Esta novela no es una simple crónica de rebelión, sino un canto profundo a la dignidad humana; un eco de cadenas rotas que se prolonga más allá del polvo de Roma. La figura de Espartaco ya es más que conocida: el esclavo, el gladiador, un hombre que, ante todo… es hombre. Y entonces, a través de las páginas de esta historia, su sombra se alza entre la violencia del circo romano mezclada con la ternura de un amor que florece en la penumbra. Aquí no hay héroes marmóreos: hay carne llagada, celdas oscuras, cuerpos exhaustos que se abrazan a un ideal imposible, y una rebelión que lucha por la libertad y la dignidad humana.
En esta novela, reditada por Fondo de Cultura Económica, Fast escribe sin adornos superfluos, con una prosa directa que, sin embargo, vibra de humanidad. Su rebeldía no se limita a narrar lanzas y escudos; se cuela en diálogos en donde Roma discute su propia brutalidad, y se insinúa en la delicada fragilidad de Varinia, así como en la obstinación luminosa de un hombre que decide que ningún poder es invencible. Entonces, a través de flashbacks provenientes de conversaciones y recuerdos de personajes como Crassus y Caius, es que la historia de Espartaco poco a poco se va hilando hasta consagrarse como el mito que posterior a su muerte se edificó, y que incluso hoy se le sigue venerando.
«Espartaco» no habla de otra cosa más que la libertad.

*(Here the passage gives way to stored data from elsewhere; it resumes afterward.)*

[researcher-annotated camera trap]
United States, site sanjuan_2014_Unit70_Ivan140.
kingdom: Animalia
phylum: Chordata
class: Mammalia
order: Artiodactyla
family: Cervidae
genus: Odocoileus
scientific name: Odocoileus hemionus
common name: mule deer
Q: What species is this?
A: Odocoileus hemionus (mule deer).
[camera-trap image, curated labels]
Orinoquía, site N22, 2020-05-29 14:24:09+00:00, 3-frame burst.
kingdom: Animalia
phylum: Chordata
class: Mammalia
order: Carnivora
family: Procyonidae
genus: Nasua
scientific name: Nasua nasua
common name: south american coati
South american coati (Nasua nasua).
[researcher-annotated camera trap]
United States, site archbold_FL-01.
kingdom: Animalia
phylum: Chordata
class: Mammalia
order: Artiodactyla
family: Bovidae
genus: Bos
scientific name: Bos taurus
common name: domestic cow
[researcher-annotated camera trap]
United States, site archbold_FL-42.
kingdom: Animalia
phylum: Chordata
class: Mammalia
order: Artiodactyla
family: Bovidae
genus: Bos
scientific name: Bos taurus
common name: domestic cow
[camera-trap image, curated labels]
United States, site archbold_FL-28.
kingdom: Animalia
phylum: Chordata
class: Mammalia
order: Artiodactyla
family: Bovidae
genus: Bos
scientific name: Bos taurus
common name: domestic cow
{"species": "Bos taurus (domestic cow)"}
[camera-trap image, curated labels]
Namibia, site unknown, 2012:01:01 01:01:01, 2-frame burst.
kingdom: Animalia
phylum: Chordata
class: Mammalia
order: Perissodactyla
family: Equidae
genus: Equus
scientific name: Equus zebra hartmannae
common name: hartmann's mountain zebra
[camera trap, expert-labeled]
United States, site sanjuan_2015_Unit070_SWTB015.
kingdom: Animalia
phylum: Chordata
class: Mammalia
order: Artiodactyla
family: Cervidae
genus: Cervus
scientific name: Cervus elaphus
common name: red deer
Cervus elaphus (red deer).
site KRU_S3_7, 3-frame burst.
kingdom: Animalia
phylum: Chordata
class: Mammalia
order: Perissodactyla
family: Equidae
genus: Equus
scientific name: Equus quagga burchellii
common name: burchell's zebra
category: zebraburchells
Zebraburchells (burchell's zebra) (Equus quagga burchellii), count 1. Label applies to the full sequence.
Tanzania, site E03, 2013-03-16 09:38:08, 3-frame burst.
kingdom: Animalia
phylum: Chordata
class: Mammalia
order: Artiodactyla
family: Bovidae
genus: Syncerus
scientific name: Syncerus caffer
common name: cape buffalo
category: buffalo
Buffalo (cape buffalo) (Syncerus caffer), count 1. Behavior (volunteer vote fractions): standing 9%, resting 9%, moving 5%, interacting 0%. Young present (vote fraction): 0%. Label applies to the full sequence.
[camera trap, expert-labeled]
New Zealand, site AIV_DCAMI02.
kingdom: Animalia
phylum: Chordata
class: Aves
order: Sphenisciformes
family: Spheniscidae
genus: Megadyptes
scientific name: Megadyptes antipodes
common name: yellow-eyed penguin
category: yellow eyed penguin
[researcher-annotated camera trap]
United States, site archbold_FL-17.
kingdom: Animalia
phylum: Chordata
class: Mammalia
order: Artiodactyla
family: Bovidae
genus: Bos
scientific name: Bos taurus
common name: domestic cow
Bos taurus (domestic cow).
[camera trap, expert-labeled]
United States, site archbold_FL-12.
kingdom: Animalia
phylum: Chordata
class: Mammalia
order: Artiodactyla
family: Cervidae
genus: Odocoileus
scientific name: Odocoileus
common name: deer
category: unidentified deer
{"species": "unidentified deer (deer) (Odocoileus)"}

En tiempos en donde a los inmigrantes se les está tratando casi como a esclavos, es crucial poder releerse. Una lucha contra el tiempo que pareciera sigue siendo el mismo. Una lucha contra el miedo, contra la tiranía, y contra siglos de barreras y fronteras. Un mensaje, y la misión de un hombre de antaño por acabar con la opresión, que no hay que olvidar, sino todo lo contrario: rescatar, y volver a luchar.